Es ist Mitternacht, ein paar Skinheads betrinken sich, die Mutter bricht weinend zusammen. „Wenn unser Leben hier endet, soll es so sein“, sagt der Vater. Aber es gibt einen Gott, glaubt Leena, denn er schickt einen Fremden, einen Roma, der sie aufnimmt und beim Asylantrag hilft. Leena besucht einen deutschen Kindergarten und die Hauptschule. „Hätte ich bleiben können“, sagt sie, „hätte ich heute vielleicht Arbeit.“
Sie ist 16, als ihre Eltern ausgewiesen werden. Leena hätte bleiben können, um die Schule zu beenden – aber für die Rückreise des Kindes bekommen die Eltern 800 Euro. „Sie haben meine Zukunft verkauft“, sagt Leena. In Serbien wartet eine Lehmhütte nahe Vranje auf sie. Es sind Kilometer bis zum nächsten Brunnen.
Leena spricht kein serbisch, hat keine Ausbildung und keinen Pass – aber sie hat noch ein ganz anderes Problem. Sie ist angefahren worden auf dem Schulweg, als sie zehn Jahre alt war. Erst Jahre später stellte sich heraus, dass ihre Wirbelsäule geschädigt worden war. Die Abschiebung kam nur eine Woche nach der zweiten, mäßig erfolgreichen Operation. Die Wunde entzündet sich. In Serbien will kein Arzt sie behandeln, schließlich zieht der Vater selbst die Fäden. Leena hat noch heute Schmerzen.
Und sie fällt weiter ins Prekäre. Leena lernt einen Mann kennen, der noch ärmer ist als ihre Eltern. Er hat nicht mal eine Unterhose, wohnt mit drei Brüdern und einem prügelnden Säufer als Vater. Leena weiß, dass Santino vom Betteln lebt, aber die erste Zeit muss sie nicht selbst auf die Straße. Doch Santino wird eingezogen und ins Kosovo geschickt – als Roma gerät man dort leicht zwischen die Fronten. Er sollte Menschen ermorden, behauptet Leena, und flieht. Von nun an kann er nur noch heimlich arbeiten.
Leena bringt also ihr erstes Kind beim Betteln zur Welt, im Graben einer Fernstraße. Eine Romafrau durchschneidet die Nabelschnur und wickelt die kleine Selina in ihr Tuch. Sie schenkt Leena die vier Euro des Tages, damit der Schwiegervater sie nicht verprügelt. Leena hat keine Milch in der Brust, Santino melkt in der Nacht fremde Ziegen.

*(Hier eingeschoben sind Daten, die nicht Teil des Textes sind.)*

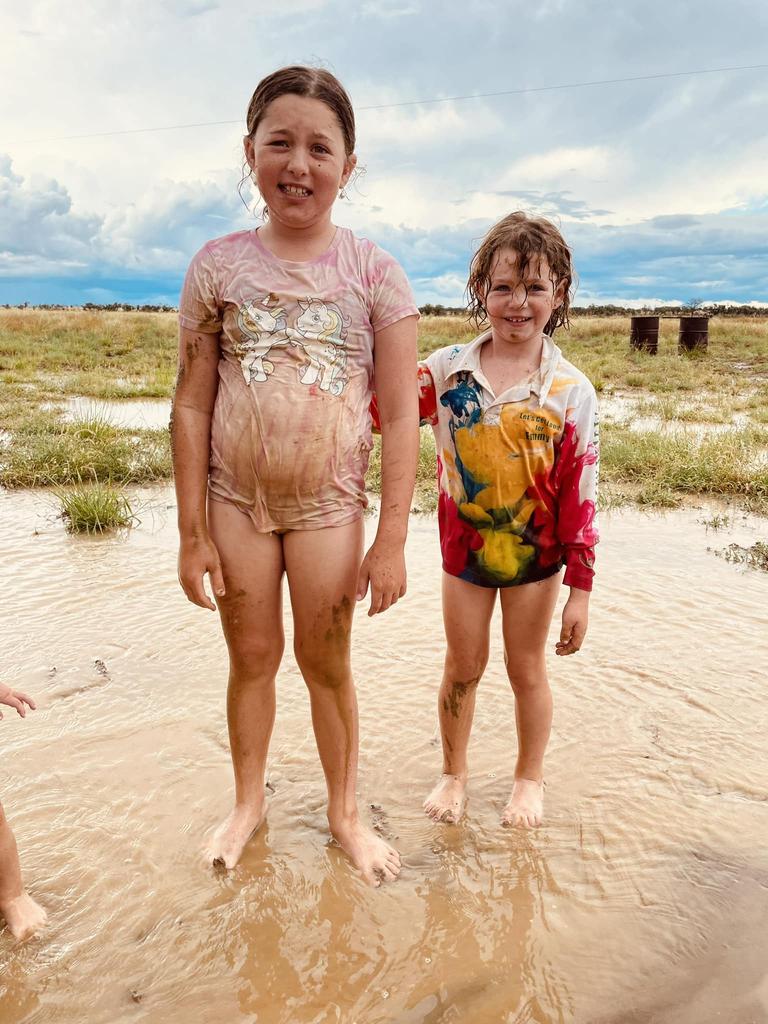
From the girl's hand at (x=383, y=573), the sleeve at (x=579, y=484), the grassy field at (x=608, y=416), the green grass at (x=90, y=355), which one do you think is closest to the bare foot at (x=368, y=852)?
the girl's hand at (x=383, y=573)

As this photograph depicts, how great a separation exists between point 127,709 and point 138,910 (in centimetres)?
96

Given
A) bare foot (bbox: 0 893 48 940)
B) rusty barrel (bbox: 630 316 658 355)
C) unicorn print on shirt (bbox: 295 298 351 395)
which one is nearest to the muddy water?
bare foot (bbox: 0 893 48 940)

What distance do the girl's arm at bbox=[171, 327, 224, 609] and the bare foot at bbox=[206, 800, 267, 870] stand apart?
64cm

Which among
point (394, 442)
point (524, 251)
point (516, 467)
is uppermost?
point (524, 251)

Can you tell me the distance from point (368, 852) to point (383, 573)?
75cm

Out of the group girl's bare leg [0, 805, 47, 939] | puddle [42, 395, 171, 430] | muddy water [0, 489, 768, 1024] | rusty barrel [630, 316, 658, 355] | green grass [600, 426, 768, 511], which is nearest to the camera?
muddy water [0, 489, 768, 1024]

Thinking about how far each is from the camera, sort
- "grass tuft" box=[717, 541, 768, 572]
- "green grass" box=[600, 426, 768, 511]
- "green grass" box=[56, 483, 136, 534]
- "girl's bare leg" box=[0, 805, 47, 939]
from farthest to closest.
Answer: "green grass" box=[600, 426, 768, 511]
"green grass" box=[56, 483, 136, 534]
"grass tuft" box=[717, 541, 768, 572]
"girl's bare leg" box=[0, 805, 47, 939]

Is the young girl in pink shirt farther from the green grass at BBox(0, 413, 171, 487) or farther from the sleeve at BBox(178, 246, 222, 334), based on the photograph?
the green grass at BBox(0, 413, 171, 487)

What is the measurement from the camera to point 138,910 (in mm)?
1930

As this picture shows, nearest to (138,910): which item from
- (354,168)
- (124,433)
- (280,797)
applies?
(280,797)

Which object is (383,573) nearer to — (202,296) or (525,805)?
(202,296)

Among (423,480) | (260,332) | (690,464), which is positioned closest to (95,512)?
(423,480)

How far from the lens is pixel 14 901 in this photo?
1.85 m

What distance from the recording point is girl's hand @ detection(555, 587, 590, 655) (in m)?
2.10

Der Streit um einen Keks ist der Auslöser ihrer Flucht. Kurz zuvor ist Leena beinahe vergewaltigt worden beim Betteln, „vor meiner zweijährigen Tochter! Zum Glück fand ich einen Stein.“ Und nun verwehrt die eigene Familie dem Kind einen Keks; die Schwägerinnen reißen die Betteleinnahmen an sich. Leena flieht mit Selina nach Belgrad. Sie steht vor dem Abgrund, und sie springt hinein.

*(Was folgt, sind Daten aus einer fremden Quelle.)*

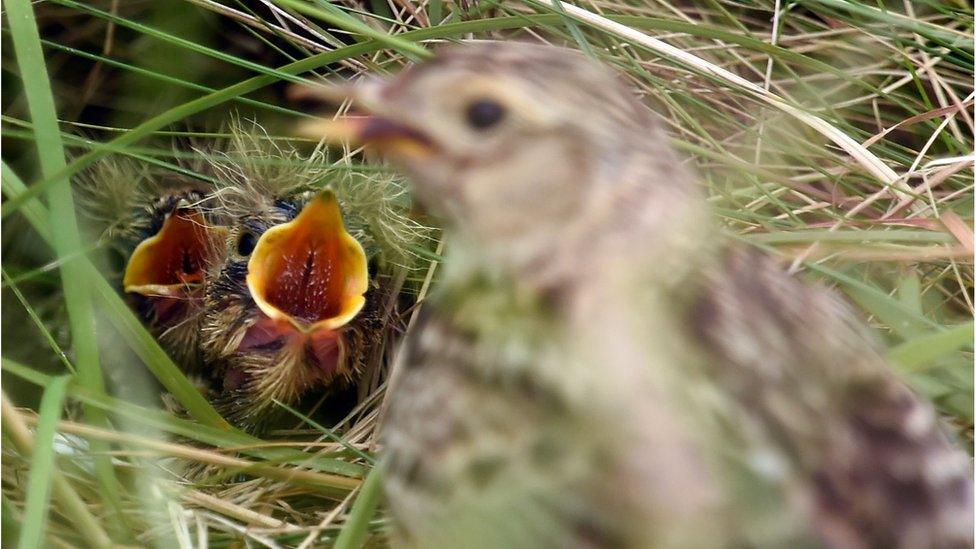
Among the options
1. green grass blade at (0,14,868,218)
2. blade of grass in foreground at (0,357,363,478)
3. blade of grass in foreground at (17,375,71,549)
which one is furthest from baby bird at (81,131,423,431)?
blade of grass in foreground at (17,375,71,549)

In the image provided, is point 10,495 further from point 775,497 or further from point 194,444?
point 775,497

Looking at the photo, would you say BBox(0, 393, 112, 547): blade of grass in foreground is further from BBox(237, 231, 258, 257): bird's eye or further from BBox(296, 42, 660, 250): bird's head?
BBox(237, 231, 258, 257): bird's eye

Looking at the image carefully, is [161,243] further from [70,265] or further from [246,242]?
[70,265]

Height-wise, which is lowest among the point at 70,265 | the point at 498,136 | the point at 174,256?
the point at 174,256

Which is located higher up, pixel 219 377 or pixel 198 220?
pixel 198 220

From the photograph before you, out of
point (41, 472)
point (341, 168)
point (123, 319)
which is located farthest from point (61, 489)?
point (341, 168)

Ein Mercedes mit getönten Scheiben fährt vor. Das Angebot: „Wir bringen dich nach Deutschland, aber wir sind drei Männer, zwei von uns tragen Masken.“ Leena fällt auf die Knie, weint und betet, weil sie weiß, die Männer können sie versklaven oder töten und das Kind nehmen. Aber sie glaubt an Gott, kauft Brot und geht zum Treffpunkt. Im Transporter warten schon zehn Frauen, die in Deutschland verkauft werden sollen.
Das Wunder von Essen
Die Reise dauert drei Tage, alle paar Stunden hält der Wagen, und eine Frau wird herausgerufen, „ist für fünf oder zehn Minuten nicht existent“, sagt Leena. Immer wartet sie, dass ihr Name fällt, und nach drei Tagen ist es soweit. Die Tür geht auf, und sie steht: am Essener Hauptbahnhof. „Du hast Glück, dass Du die Kleine dabei hast“, sagt der Mann aus dem Mercedes.
„Es gibt einen Gott“, wiederholt Leena. Nach zwei Monaten holt sie ihren Mann nach. Die Familie bekommt nun 500 Euro im Monat. Und mehr noch, sie hat einen Anwalt gefunden, der eine Aufenthaltsgenehmigung für sechs Monate erwirkt hat. Denn die 25-Jährige wird im Februar ihr zweites Kind gebären, und ein Arzt hat ihr bescheinigt, dass sie dann noch einmal am Rücken operiert werden muss. „Ich will eine gesunde Mutter werden“, erklärt Leena – und weiß, dass sie im März wohl wieder gehen muss.